Tammy Ingram, a College of Charleston history professor working on a book about the Dixie Highway, said slavery is a big factor, but changing farm economics have contributed, too, as has the reality that money made in rural counties does not remain there like it previously did.
“I think it’s all related, but there’s not a simple and direct correlation of the legacy of slavery and the economic problems we have today,” she said. “Obviously, there are more recent political and economic problems that have their origins traced to the legacy of slavery.”
The federal government created the Appalachian Regional Commission in 1965 to deal with persistent poverty and social ills in its eastern mountain range, from southern New York to northern Mississippi.
Congress also created a Southeast Crescent Regional Commission five years ago but has not appropriated a dime for it to start work.
Given today’s political climate, Brack said, he is not optimistic.

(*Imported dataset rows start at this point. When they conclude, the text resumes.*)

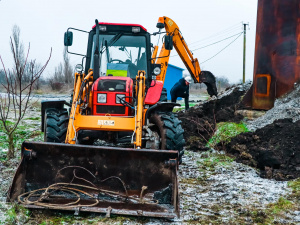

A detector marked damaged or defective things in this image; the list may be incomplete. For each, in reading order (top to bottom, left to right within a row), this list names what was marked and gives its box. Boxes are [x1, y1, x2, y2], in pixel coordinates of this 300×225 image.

rusty metal structure [245, 0, 300, 110]
rusty metal structure [8, 142, 179, 218]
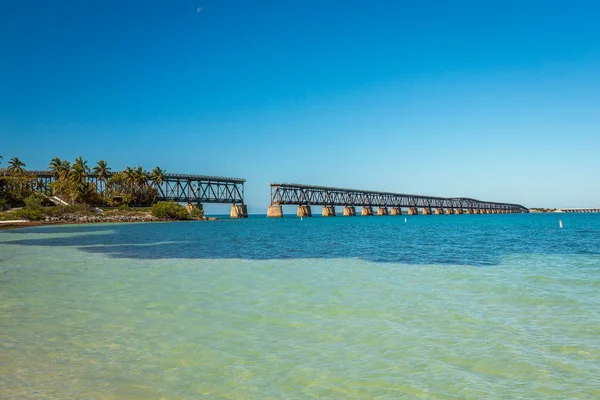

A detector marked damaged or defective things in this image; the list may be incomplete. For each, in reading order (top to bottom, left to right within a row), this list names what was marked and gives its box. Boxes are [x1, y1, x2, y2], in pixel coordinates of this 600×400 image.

rusty bridge structure [1, 170, 246, 217]
rusty bridge structure [268, 183, 524, 217]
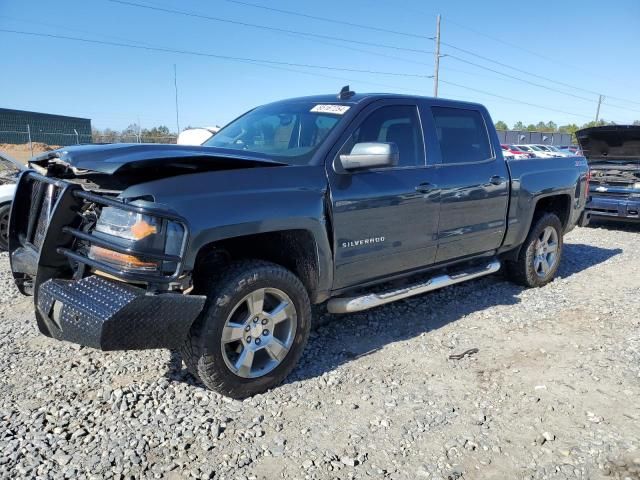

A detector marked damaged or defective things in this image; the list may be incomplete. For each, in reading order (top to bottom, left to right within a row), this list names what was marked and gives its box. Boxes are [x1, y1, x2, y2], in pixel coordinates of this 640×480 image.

damaged hood [30, 142, 284, 176]
front end damage [9, 167, 205, 350]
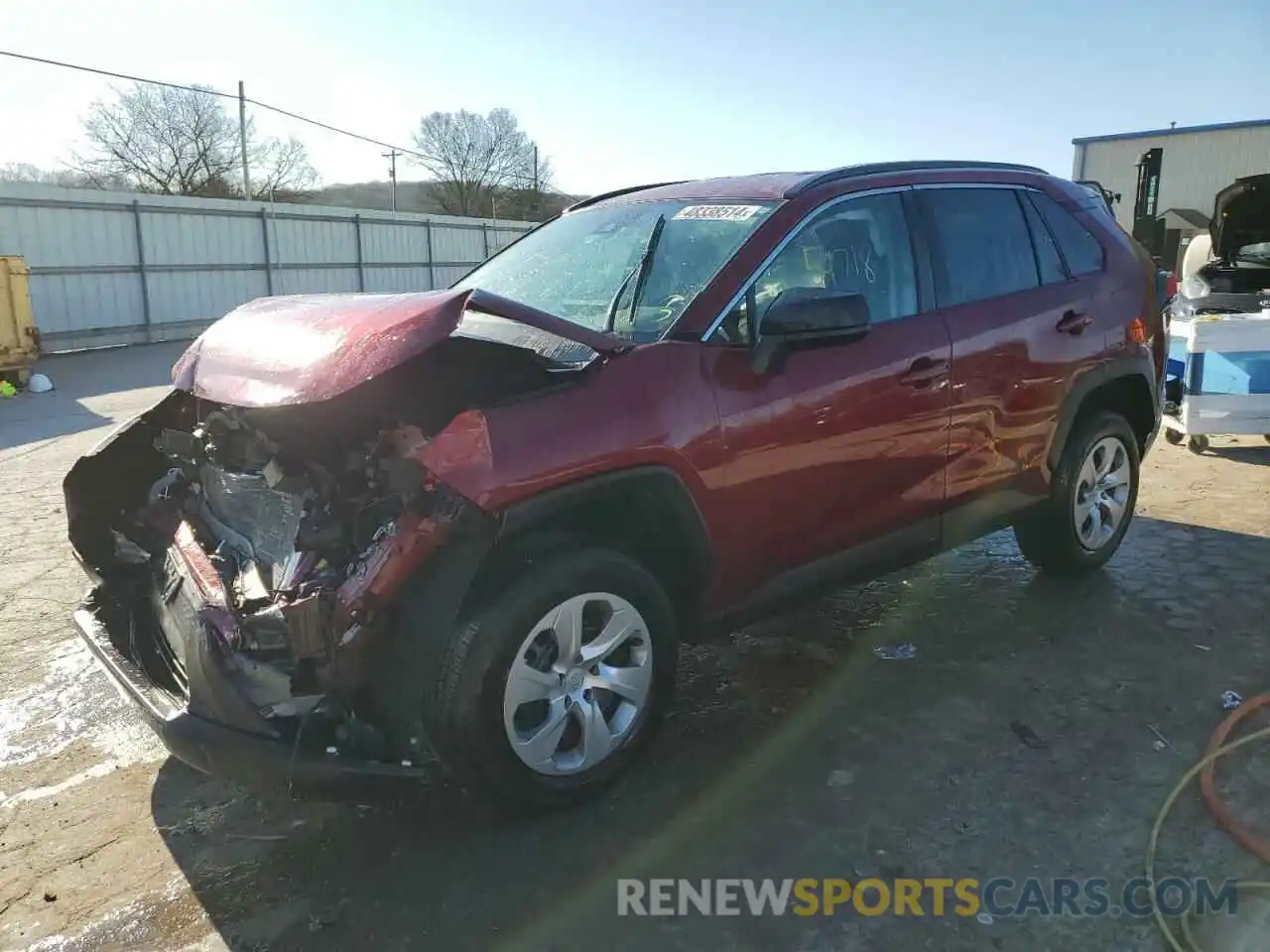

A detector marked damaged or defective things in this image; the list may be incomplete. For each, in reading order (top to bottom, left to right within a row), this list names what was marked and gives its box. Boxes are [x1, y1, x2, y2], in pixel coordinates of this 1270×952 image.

headlight area damage [64, 291, 619, 796]
damaged front end of car [64, 291, 619, 796]
crumpled hood [171, 291, 627, 411]
crumpled hood [1208, 174, 1270, 261]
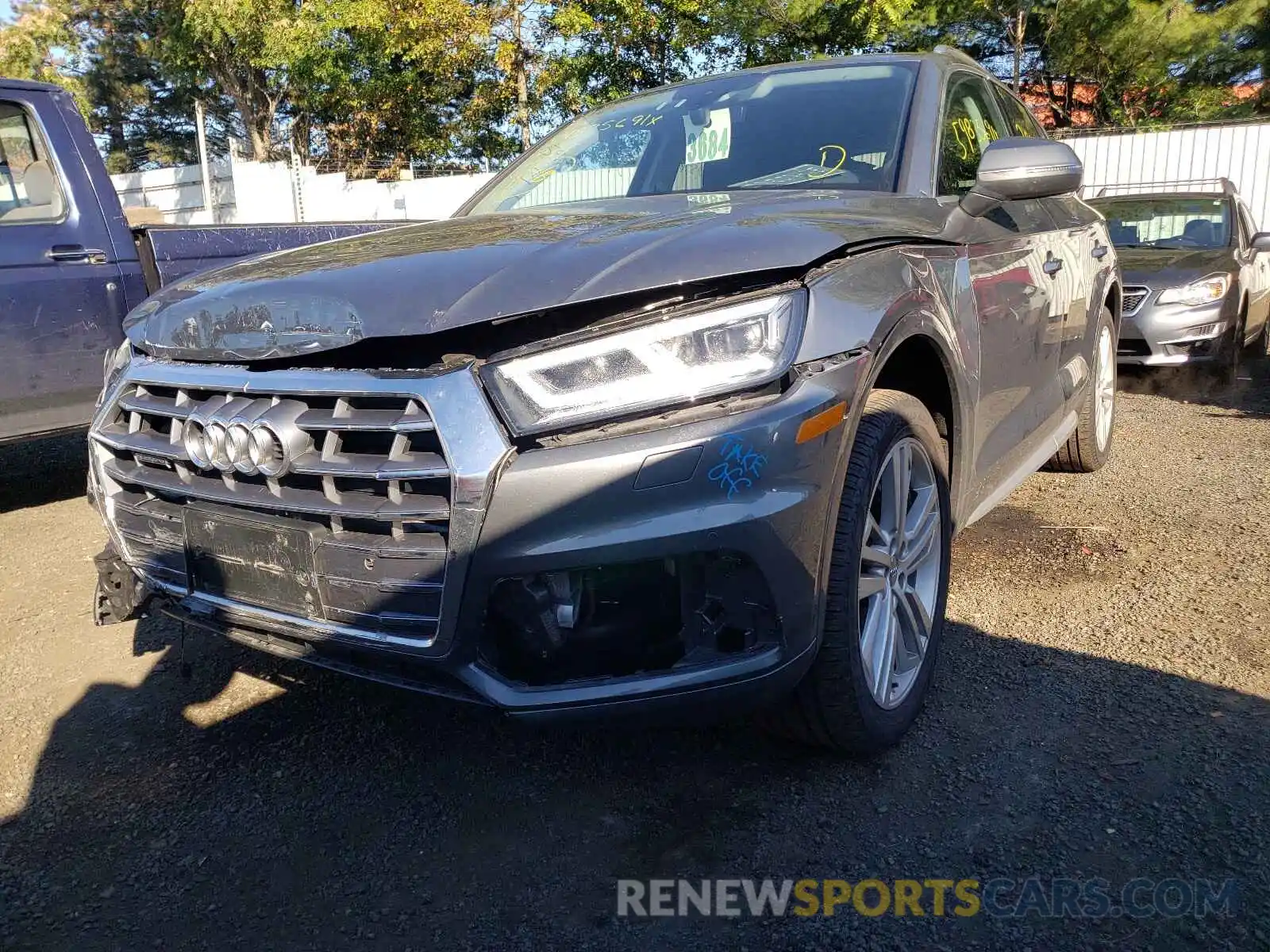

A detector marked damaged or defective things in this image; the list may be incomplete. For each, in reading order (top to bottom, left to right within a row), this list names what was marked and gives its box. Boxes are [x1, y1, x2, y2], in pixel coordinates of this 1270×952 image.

He said he hopes President Barack Obama would appoint a special study commission to recommend policies and fresh ideas that can raise standards of living in the Southern Crescent.
But he said he also sees a big role for the private sector and charitable foundations, if they can coordinate their attention here.
Brack said he doesn’t expect the states to do much because their legislatures increasingly are made up of members from urban and suburban areas. Knotts noted that one problem is the rural South has lost a lot of its political power.
Not only has its population dwindled — Ingram said her hometown in southern Georgia lost 10 percent of its population in the past decade — but court cases forced states to draw legislative districts to correspond more with one-person, one-vote.
While McCormick and Saluda counties once had the same representation in the South Carolina Senate as Greenville and Spartanburg, most lawmakers now come from metro areas.
Ingram said tackling the issues in the right order will be important. For instance, if there’s a lot of emphasis placed on education — but ultimately no jobs available for those with degrees — then frustration could build.
Brack noted The Post and Courier recently focused on “Forgotten South Carolina,” a set of about 26 rural counties that generally fall into the larger pattern of the Southern Crescent.
Brack said “forgotten” is an appropriate word for the Southern Crescent and the problems it faces, but he hopes to change that.
“What the center is trying to do is draw attention to this forgotten area. There’s a romance to the rural South, but the reality is that there’s an enormous challenge and lack of opportunity to keep these communities vibrant,” he said.
“To sit back and do nothing is irresponsible,” he added. “For poverty in Allendale County to be more than 40 percent highlights that something is broken and needs to be fixed. It’s almost immoral not to try.”